**Exercise details**. Down to the last line, set down the material below exactly; skip the pictures.

**Data for the task**.
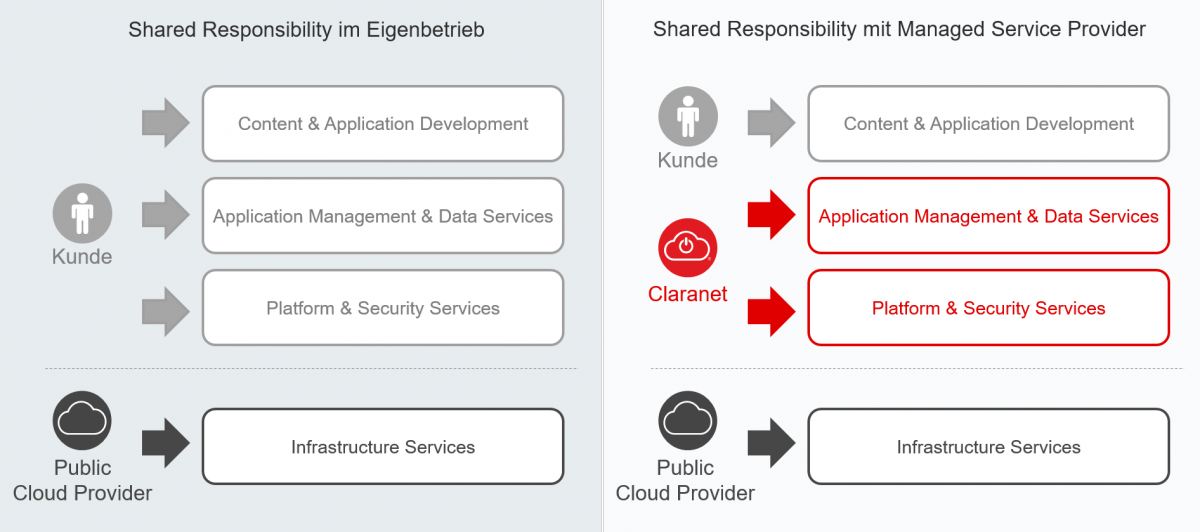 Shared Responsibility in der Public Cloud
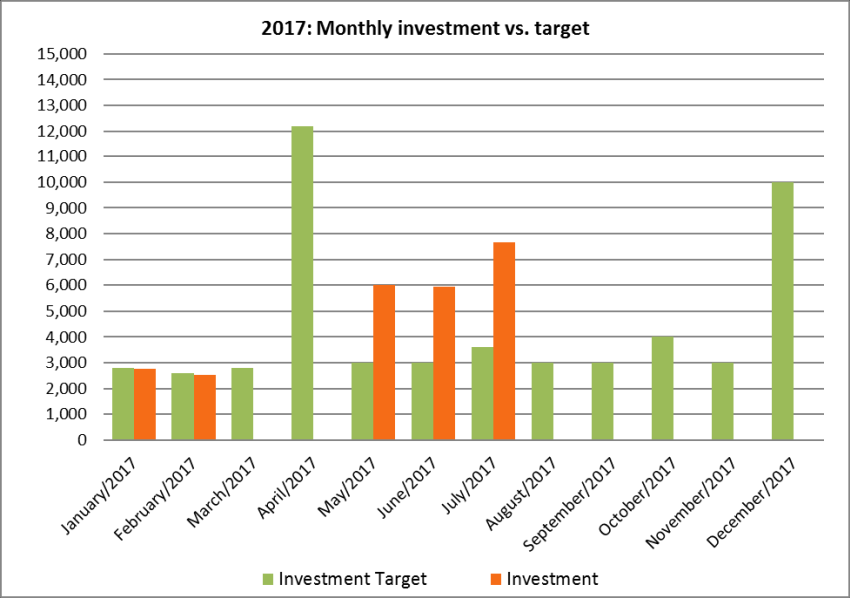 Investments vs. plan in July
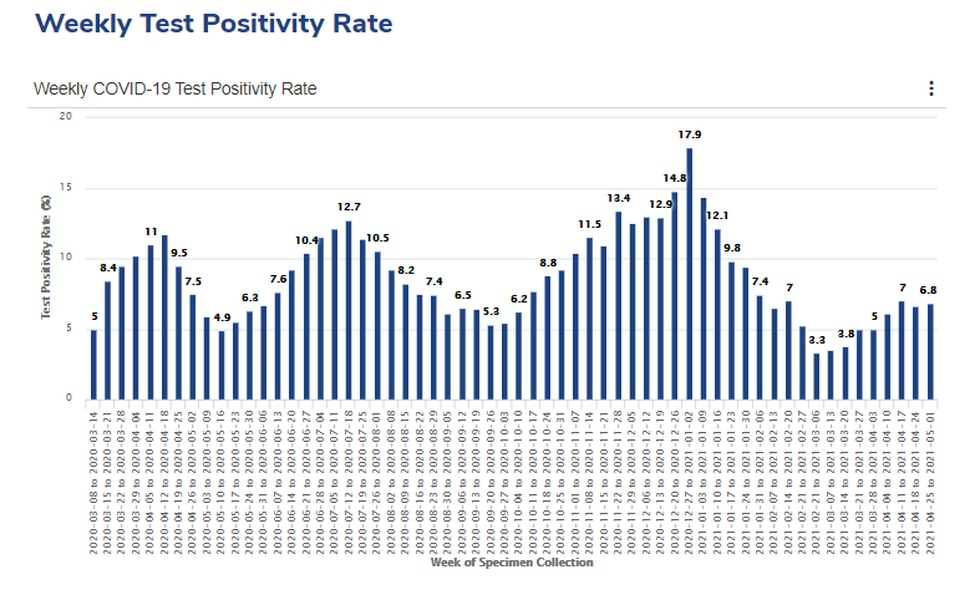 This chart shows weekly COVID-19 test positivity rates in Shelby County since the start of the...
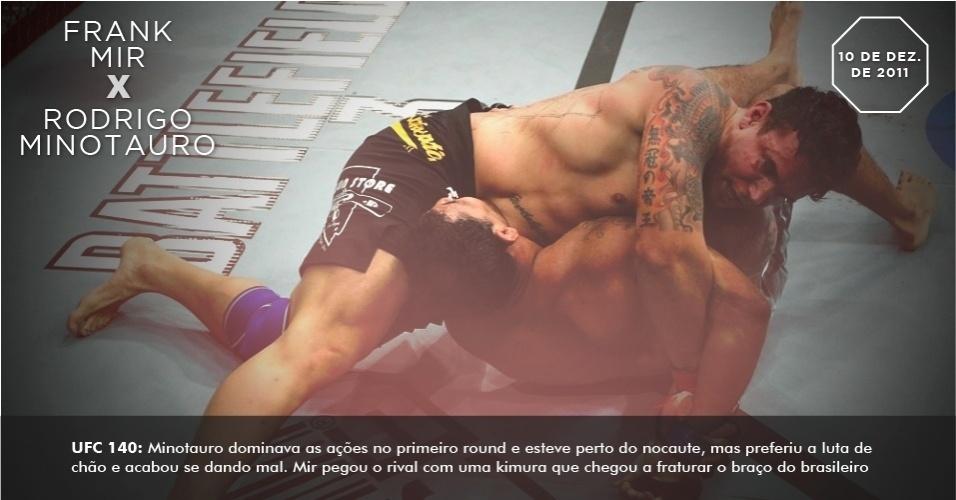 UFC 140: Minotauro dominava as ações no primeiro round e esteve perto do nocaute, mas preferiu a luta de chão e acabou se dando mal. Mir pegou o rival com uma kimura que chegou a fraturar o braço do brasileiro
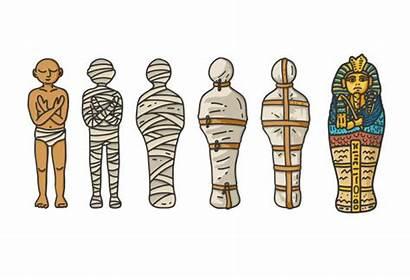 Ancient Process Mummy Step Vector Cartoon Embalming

**Problem solution**.
 Shared Responsibility in der Public Cloud
 Investments vs. plan in July
 This chart shows weekly COVID-19 test positivity rates in Shelby County since the start of the...
 UFC 140: Minotauro dominava as ações no primeiro round e esteve perto do nocaute, mas preferiu a luta de chão e acabou se dando mal. Mir pegou o rival com uma kimura que chegou a fraturar o braço do brasileiro
 Ancient Process Mummy Step Vector Cartoon Embalming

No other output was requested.